Условие задачи 1:
Пожалуйста, выберите из записей все строки, где есть слово "steel", с учетом регистра.

Фрагмент документа:
====

Антонина и Виктор любили сына, но когда он родился, они были попросту не готовы к появлению ребенка и не собирались менять свою жизнь ради него. Да и не требовал этого никто. В те годы, в 1960–1970-х, вера в коммунистические идеалы, хоть уже и не такая пламенная, как раньше, по-прежнему грела сердце советского человека. Считалось, что воспитывать должно государство. Ясли, детский сад, школа, пионерия – все эти организации брали на себя функцию образования и воспитания. Считалось, что профессионально обученные люди с педагогическим образованием уж точно лучше справятся с ребенком, чем необразованные родители. Каждый должен заниматься своим делом. Учителя пусть учат, доктора – лечат. Зачем возлагать на людей без педагогического образования родительские обязанности? Задача родителей – обеспечить ребенка всем необходимым и проследить, чтобы он вовремя в школу приходил. Как раз в то время популярность получила пятидневка, то есть школа с проживанием. Учась на пятидневке, школьник приезжал домой только на выходных, чтобы провести пару дней с родителями, а затем вновь отправлялся в школу интернатного типа. Встречались даже те, кто считал, что детей лучше забирать из семьи и отдавать на воспитание государству. Впрочем, таким радикалам обычно возражали примерами из 1920-х, когда подобные эксперименты ни к чему хорошему не привели.
Тоня и Виктор не были радикалами и уж тем более ничего плохого в жизни сына с бабушкой не видели. Поначалу мама, конечно, названивала домой и расспрашивала о том, как поживает сын, но со временем эти звонки становились все реже. А вскоре Тоня перестала приезжать даже в отпуск. Как сильно Миша ни старался, его успехов было недостаточно для того, чтобы приблизить маму.
Любви, как и любой другой способности, требуются практика и тренировка. Тоня прекрасно относилась к сыну, но никогда не была с ним близка. Девушка забеременела от любимого человека и решила оставить ребенка, наслушавшись ужасных рассказов об абортах. Появление ребенка в жизни она восприняла как очередную трудность, которую нужно преодолеть. Отъезд в Ангарск дался ей тяжело. Она корила себя за то, что сын растет вдали от родителей, но забрать ребенка никак не получалось. Жили они в жуткой комнате в общежитии, где для ребенка не было никаких условий. Соседи умудрялись как-то фигурно расставить шкафы и развесить занавески таким образом, чтобы дети находились в более-менее отделенном от родителей пространстве. Но Тоня не вполне понимала, как им это удается, если даже они с Виктором, живя за стенкой, прекрасно знали, когда у соседей случается ночь любовных утех. Уж лучше пусть мальчик поживет в нормальных условиях с бабушкой и дедушкой, а они пока попробуют как-то наладить быт и построить светлое будущее.

====

Показанные записи:

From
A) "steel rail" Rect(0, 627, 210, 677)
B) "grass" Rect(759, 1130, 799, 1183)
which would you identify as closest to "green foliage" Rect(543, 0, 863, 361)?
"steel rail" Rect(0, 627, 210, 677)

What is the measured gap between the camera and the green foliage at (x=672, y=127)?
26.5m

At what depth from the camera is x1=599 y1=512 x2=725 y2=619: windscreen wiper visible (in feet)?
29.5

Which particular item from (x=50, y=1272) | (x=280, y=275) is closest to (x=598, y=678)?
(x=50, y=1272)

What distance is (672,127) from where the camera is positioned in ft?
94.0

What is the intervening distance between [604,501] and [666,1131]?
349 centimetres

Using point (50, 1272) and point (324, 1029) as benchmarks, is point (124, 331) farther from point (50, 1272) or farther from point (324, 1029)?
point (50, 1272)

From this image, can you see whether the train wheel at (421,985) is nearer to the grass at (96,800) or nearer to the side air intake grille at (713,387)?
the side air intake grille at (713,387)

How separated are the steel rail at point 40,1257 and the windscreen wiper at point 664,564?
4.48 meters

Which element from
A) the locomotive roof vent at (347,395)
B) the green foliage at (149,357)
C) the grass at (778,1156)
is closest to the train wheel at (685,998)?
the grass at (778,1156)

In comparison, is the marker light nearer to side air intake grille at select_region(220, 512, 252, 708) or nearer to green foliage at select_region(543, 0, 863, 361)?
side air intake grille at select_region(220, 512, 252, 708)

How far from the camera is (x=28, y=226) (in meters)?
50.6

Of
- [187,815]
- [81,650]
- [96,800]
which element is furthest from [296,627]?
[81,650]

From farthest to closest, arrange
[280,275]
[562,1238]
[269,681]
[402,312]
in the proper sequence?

====

Условие задачи 2:
Перечислите организации, которые, согласно фрагменту документа, брали на себя функцию образования и воспитания.

Решение 1:
A) "steel rail" Rect(0, 627, 210, 677)
"steel rail" Rect(0, 627, 210, 677)
How separated are the steel rail at point 40,1257 and the windscreen wiper at point 664,564?

Решение 2:
Ясли, детский сад, школа, пионерия.